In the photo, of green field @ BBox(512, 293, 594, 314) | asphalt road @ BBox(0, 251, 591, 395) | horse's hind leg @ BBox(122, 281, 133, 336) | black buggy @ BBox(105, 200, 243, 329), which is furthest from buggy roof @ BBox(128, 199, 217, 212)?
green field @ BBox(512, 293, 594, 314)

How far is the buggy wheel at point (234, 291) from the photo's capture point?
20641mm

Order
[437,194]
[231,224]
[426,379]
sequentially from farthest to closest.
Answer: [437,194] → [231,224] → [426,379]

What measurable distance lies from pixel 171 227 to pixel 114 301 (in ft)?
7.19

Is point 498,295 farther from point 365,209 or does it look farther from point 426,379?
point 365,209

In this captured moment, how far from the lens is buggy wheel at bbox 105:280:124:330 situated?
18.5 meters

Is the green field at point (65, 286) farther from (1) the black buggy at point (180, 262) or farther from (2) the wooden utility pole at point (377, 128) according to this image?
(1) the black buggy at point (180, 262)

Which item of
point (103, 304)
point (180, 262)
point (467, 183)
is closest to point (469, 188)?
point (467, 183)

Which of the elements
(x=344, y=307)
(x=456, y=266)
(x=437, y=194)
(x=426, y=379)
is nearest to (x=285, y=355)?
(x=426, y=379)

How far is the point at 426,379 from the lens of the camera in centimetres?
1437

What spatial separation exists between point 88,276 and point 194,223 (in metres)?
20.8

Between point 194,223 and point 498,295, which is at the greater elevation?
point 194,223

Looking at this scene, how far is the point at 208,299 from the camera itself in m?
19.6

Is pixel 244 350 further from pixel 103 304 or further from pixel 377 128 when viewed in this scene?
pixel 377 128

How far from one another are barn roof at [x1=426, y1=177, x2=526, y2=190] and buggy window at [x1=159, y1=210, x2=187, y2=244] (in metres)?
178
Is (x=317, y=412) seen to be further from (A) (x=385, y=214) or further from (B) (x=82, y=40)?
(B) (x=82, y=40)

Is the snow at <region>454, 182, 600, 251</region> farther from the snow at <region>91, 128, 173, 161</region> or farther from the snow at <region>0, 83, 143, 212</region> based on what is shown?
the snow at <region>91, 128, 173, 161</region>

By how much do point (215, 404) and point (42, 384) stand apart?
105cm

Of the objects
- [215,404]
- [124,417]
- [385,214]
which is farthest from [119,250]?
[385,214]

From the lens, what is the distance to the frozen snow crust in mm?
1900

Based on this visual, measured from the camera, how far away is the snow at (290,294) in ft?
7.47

### EXERCISE
Rewrite the rows as a JSON list of strings, one string per line, from the line with "How far is the buggy" up to and including the line with "18.5 meters". Leave out blank lines.

### REPLY
[
  "How far is the buggy wheel at point (234, 291) from the photo's capture point?",
  "20641mm",
  "Order",
  "[437,194]",
  "[231,224]",
  "[426,379]",
  "sequentially from farthest to closest.",
  "Answer: [437,194] → [231,224] → [426,379]",
  "What measurable distance lies from pixel 171 227 to pixel 114 301 (in ft)?",
  "7.19",
  "Is point 498,295 farther from point 365,209 or does it look farther from point 426,379?",
  "point 365,209",
  "In this captured moment, how far from the lens is buggy wheel at bbox 105:280:124:330 situated?",
  "18.5 meters"
]